Our research aims to identify the distance scale of fundamental interactions and understand how other scales emerge. A model system that our group often studies is the strong force, which displays emergent complex quantum phenomena at high energies manifested in the form of jets. Jets are collimated sprays of particles that result from high energy quarks and gluons. These objects are challenging to measure experimentally and difficult to analyze statistically. Jets and many other phenomena in fundamental physics naturally live in high-dimensional phase spaces that are impossible to explore with traditional methods. We call this the hyper challenge: going beyond multivariate analysis to discover new patterns by treating data holistically in their natural high dimensionality. Complex detectors measure these data using the equivalent of hyperspectral cameras and new methods have the potential to qualitatively change data analysis for high energy physics and beyond. This work spans two areas of research:
Data analysis in fundamental physics experiments relies heavily on complex simulations in order to connect fundamental theories to observable quantities. These simulations span an impressive dynamic range in energy and encode a vast set of formal and phenomenological physics models. However, we often do not know the probability density of the data explicitly because of the hyper challenge. Instead, we can sample from our simulators to produce realistic data. Likelihood-free learning is a set of tools to fully utilize our data without ever explicitly constructing their probability density.
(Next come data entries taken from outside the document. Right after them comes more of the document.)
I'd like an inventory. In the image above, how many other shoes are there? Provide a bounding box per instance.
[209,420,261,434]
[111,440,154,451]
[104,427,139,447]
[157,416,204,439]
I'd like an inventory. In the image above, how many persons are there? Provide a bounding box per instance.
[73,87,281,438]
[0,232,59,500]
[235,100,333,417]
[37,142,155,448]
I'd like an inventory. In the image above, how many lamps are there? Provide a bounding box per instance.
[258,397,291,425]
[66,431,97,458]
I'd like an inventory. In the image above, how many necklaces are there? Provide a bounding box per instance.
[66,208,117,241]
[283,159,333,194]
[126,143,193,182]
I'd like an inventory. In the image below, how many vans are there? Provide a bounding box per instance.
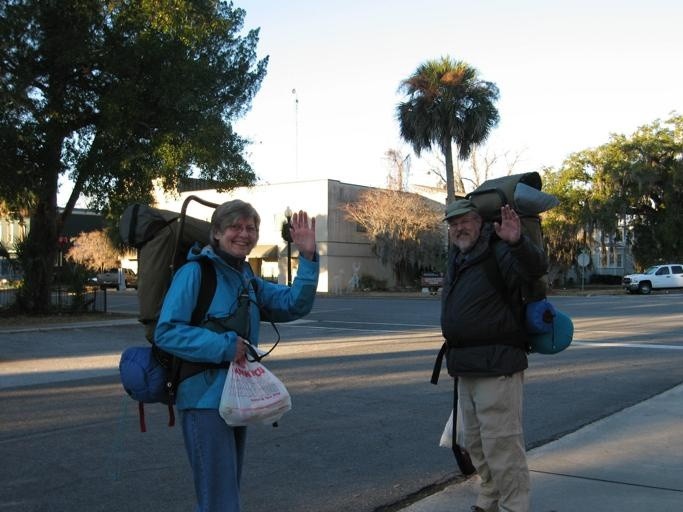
[621,263,683,295]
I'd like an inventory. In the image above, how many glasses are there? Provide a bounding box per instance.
[226,224,259,234]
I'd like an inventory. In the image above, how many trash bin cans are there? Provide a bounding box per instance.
[560,290,568,296]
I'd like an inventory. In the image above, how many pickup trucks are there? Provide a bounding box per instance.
[418,270,445,292]
[97,267,138,291]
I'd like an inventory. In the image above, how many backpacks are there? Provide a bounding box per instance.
[118,197,261,347]
[459,169,551,310]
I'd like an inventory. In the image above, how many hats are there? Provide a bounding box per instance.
[440,199,477,222]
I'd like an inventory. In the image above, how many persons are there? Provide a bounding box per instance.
[152,197,319,512]
[438,196,550,512]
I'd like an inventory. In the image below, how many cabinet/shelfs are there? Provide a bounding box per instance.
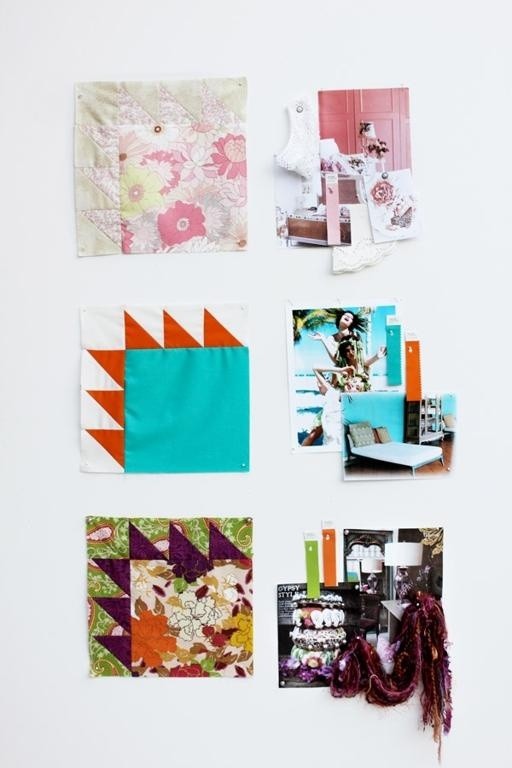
[317,87,410,202]
[405,393,445,447]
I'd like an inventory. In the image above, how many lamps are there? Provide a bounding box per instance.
[361,558,382,594]
[383,539,423,599]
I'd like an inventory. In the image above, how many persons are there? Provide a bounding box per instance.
[325,308,368,358]
[301,366,367,446]
[307,329,388,383]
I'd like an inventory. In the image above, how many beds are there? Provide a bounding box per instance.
[346,427,445,474]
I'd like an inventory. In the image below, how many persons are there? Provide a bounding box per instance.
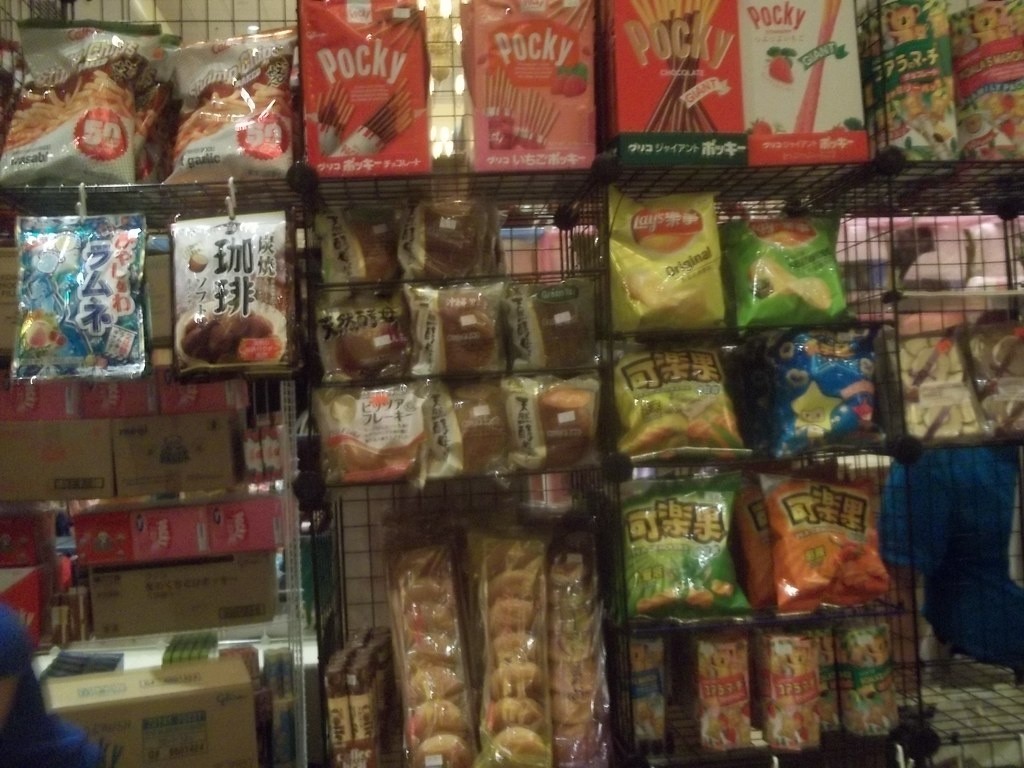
[877,307,1024,695]
[0,606,104,768]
While simulations are a critical aspect of analysis with fundamental physics experiments, many science questions require simulation-independent methods. This occurs when simulations are too expensive, are intractable, or are unreliable. This is often the case when probing extreme regions of phase space. In these situations, the strategy shifts from using simulation to learning directly from data. Due to the size, high-dimensionality, or quantum nature of experimental datasets, it is often not possible to know the generative process for a particular datum. As a result, one must go beyond traditional supervised methods for hypervariate analysis with deep learning. To this end, we are researching label-free learning methods that can deploy less-than-supervised techniques directly on unlabeled data.